Video compression has always been a popular research area, where many traditional and deep video compression methods have been proposed. These methods typically rely on signal prediction theory to enhance compression performance by designing high efficient intra and inter prediction strategies and compressing video frames one by one. In this paper, we propose a novel model-based video compression (MVC) framework that regards scenes as the fundamental units for video sequences. Our proposed MVC directly models the intensity variation of the entire video sequence in one scene, seeking non-redundant representations instead of reducing redundancy through spatio-temporal predictions. To achieve this, we employ implicit neural representation (INR) as our basic modeling architecture. To improve the efficiency of video modeling, we first propose context-related spatial positional embedding (CRSPE) and frequency domain supervision (FDS) in spatial context enhancement. For temporal correlation capturing, we design the scene flow constrain mechanism (SFCM) and temporal contrastive loss (TCL). Extensive experimental results demonstrate that our method achieves up to a 20\% bitrate reduction compared to the latest video coding standard H.266 and is more efficient in decoding than existing video coding strategies.

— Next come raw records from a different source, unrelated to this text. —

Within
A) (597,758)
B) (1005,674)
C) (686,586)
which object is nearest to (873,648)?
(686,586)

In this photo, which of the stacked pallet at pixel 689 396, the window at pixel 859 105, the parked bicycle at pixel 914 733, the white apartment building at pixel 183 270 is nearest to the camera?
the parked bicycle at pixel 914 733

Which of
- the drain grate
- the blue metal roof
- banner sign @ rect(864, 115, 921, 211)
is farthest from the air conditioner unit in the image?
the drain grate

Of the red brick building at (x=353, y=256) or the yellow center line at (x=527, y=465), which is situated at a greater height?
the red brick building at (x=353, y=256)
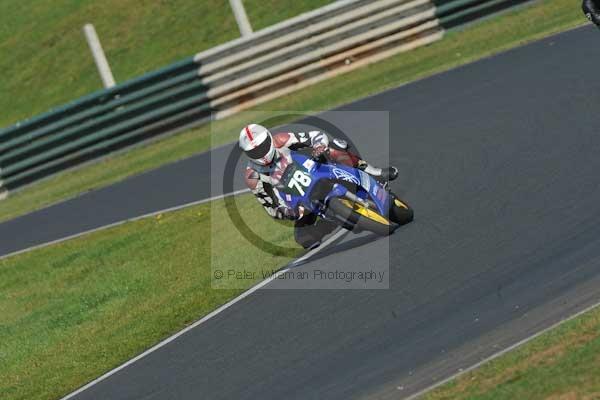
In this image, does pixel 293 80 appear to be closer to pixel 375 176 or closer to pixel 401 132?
pixel 401 132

翻译：视频压缩一直是热门研究领域，已有众多传统和深度视频压缩方法被提出。这些方法通常依赖信号预测理论，通过设计高效的帧内和帧间预测策略，并逐帧压缩视频来提升压缩性能。本文提出一种新颖的基于模型的视频压缩（MVC）框架，将场景视为视频序列的基本单元。我们提出的MVC直接对单一场景中整个视频序列的强度变化进行建模，寻求非冗余表示，而非通过时空预测减少冗余。为此，我们采用隐式神经表示（INR）作为基本建模架构。为提升视频建模效率，我们首先在空间上下文增强中提出上下文相关空间位置嵌入（CRSPE）和频域监督（FDS）。在时间相关性捕获方面，我们设计了场景流约束机制（SFCM）和时序对比损失（TCL）。大量实验结果表明，与最新视频编码标准H.266相比，我们的方法可实现高达20%的码率降低，且在解码效率上优于现有视频编码策略。